1.) Healthcare can be thought of as seasonal. Summer is here so what are some of the most common ailments we see in Urgent Care?

Allergies are big for people and then the ailments that come with activities., animal bites, insect stings, injuries.

2.) What is unique about Clinical Urgent Care versus Primary Care?

This is acute care medicine in the fact that the disease or injury is of sudden onset. New stuff that has occurred without warning.

3.) Do you get to meet a variety of people in the community working in the Clinic?

Yes all sorts, business people, police, the poor and the rich. Children and the elderly.

4.) What are some of the special and/or unique skills an Urgent Clinic Provider needs to possess to serve their patients?

Evaluating illness that may require surgeries of various types, versus a problems that may be chronic but still causing immediate pain or illness, triage of people who can be seen in our department or may need more critical care such as a cath lab for heart problems versus someone who has aggravation of their gallbladder or heartburn, that presents with chest pain.

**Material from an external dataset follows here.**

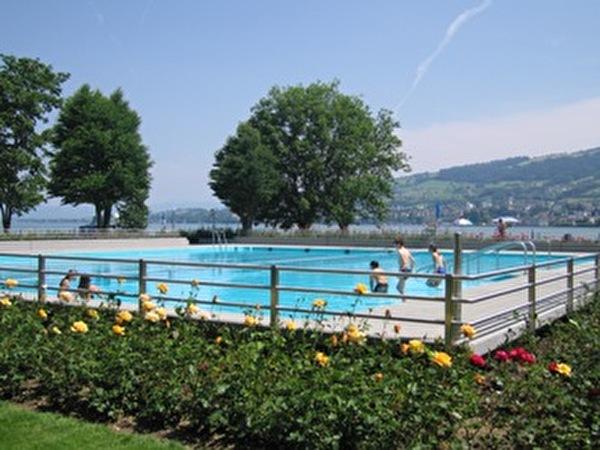 Freibad Seegarten mit Blick auf Bodensee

5.) The Urgent Care at MHCC is here to help patients in our community who can't get into see their Primary Care Physicians, but do you often get travelers to the area who need assistance?

We see folks having a flare up of their asthma, or have developed a pneumonia and this has caused aggravation of their chronic lung disease. Or they have forgotten or run out of their medication while traveling. The same problems that occur with people that live here happen to the travelers, but they don't have a primary care doctor in Douglas, so they come to see us.

6.) Our Urgent Care serves kind of an in-between. It's not for say life threatening injuries but those that still need to be treated within 24 hours. How can a patient make that call?

I think a patient can look at this question in the manner of: if this is a likely threat to life, in that you will die if not treated or you may lose a part of your body (risk of loss of life or limb) then those should go to the emergency department.

7.) How do you work with patients primary care providers?

We commonly communicate with primary care providers. We usually will walk down the hallway and talk with them for a question or coordination of treatment. It is common for us to communicate with one another and we like the opportunity to work with one another.

8.) When a family visits the Urgent Care it's often not under the best of circumstances. How do you and the staff work to help accommodate and work with patients?

We are mostly caring and empathetic people and we adapt to the needs of the family, people sense this and are encouraged by the sense they have instinctively that we can and we want to help them.

9.) What drew you to work in healthcare?

I wanted to be able to understand the medical issues of my family to be able to help them in their needs, this was my initial impetus. I was a medic in the Army in active duty service out of HS, when I left active service I worked on an ambulance as an EMT, continued to school for my Paramedic license, worked as a Paramedic until I was accepted into the PA program. After graduation I worked in family practice and moonlighted in an emergency room in Denver Colorado, after two years I applied and was accepted into a surgical residency in NY, I trained in general surgery as a PA. After graduation as fortune would have it, I ended up working in Orthopedics where I participated in surgery, hospital and clinic care. After about six year there I worked in gastroenterology for about 3 years then moved onto work a acute care clinic where we saw primarily musculoskeletal injuries, during that time I worked in the emergency department again. Searching for a smaller town that would offer our family the benefits of a small town with good employment lead us to Douglas and MHCC.

10.) If you could give one piece of health advice to the greater community what would it be?

Pay attention to maintaining good health. Don't let your body deteriorate. Exercise regularly, learn to eat healthier, and stop bad habits now, such as smoking, drugs, and overindulgence in drinking. These things will serve us the best in the long run.